AlishbaM
From your synopsis, I could tell this would be an awesome story, and wow your choice of words! Did I say wow? Anyways I could feel the tense atmosphere surrounding Evangeline, from her family, past, present and probably future. Chapter 5 gave me the chills, what made that thud? What is she going to meet. I love the thrilling aspect of your story. A brief suggestion, please it's a suggestion not a command. I appreciate the simplicity of your cover but I think with a cover which would portray your story in another perspective..., it would attract others to your story, you know what the unpopular opinion which dominates, "People do judge a book by its cover!" Keep up the good work!!! Supporting you all the way
AMMMMAAAAZIIIING Oh my... It just sucks you right in, and the descriptions?
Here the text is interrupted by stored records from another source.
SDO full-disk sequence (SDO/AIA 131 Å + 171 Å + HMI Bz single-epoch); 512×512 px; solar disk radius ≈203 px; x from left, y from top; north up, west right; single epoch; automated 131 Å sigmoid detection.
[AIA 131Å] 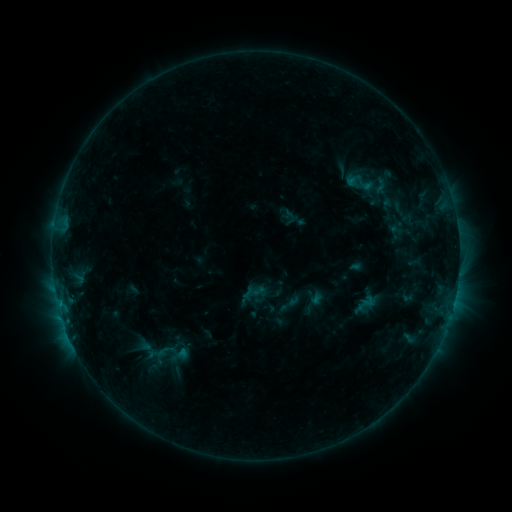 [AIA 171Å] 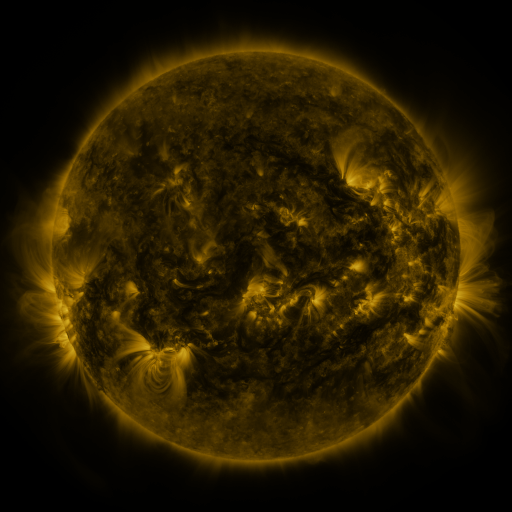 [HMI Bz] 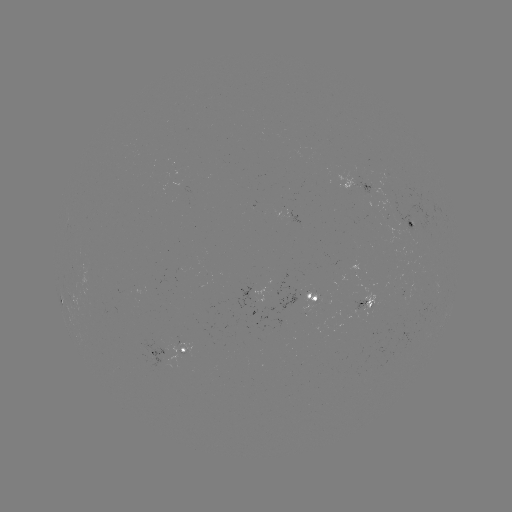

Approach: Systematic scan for sigmoid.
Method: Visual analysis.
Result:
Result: sigmoid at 361,182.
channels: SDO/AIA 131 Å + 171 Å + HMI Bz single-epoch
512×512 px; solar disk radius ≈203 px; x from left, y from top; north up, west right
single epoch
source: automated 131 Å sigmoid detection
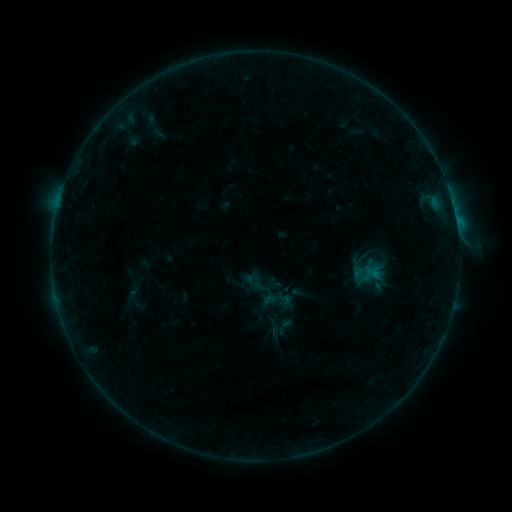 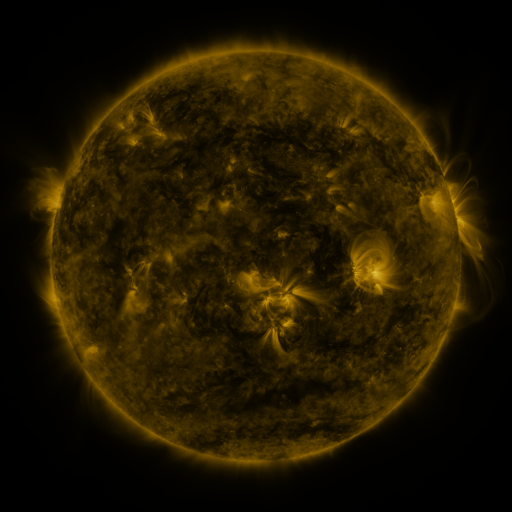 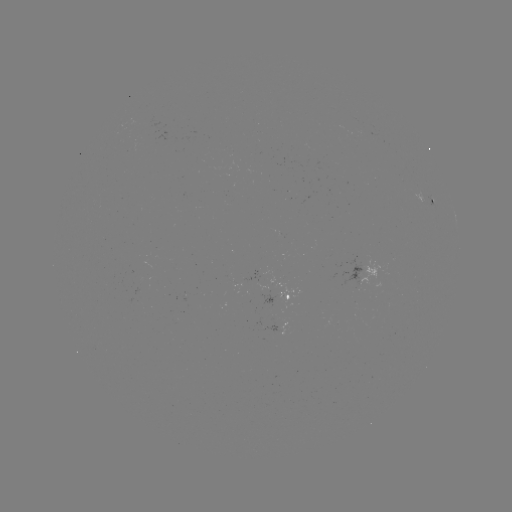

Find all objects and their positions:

GIRLLLLL. You know what you’re doing, and if you don’t; YOU AREE DOING IT RIGHT. I don’t even know how you managed to find the right words to describe some of the feelings, because I find it astonishing how you were able to explain, almost effortlessly. Just...Wow. I have no words. P.S If you feel a little anxious to post your next chapter; afraid to do so, since sometimes the chapters don’t always have the same quality—have confidence. Orrrr...You can send it to me through discord ; D I’m gonna lay out my picnic blanket, cause I’ll be staying here for a looonggg time.
This is a great work! I love how you describe your characters emotions and thoughts. The story development is good and the plotline is interesting! I also love the flow of your writing, it's clear and not all over the place. A bit more information about the setting would be good but it's definitely a worthy read!
well written with strong narrative sense, but the author has made something that is pretty fatal. Which is the usage of the brands, the brand is something forbidden for being mentioned in the novel. Except when we have the partnership deal with them. other than that, it looks good so far. looking forward to your next chapters.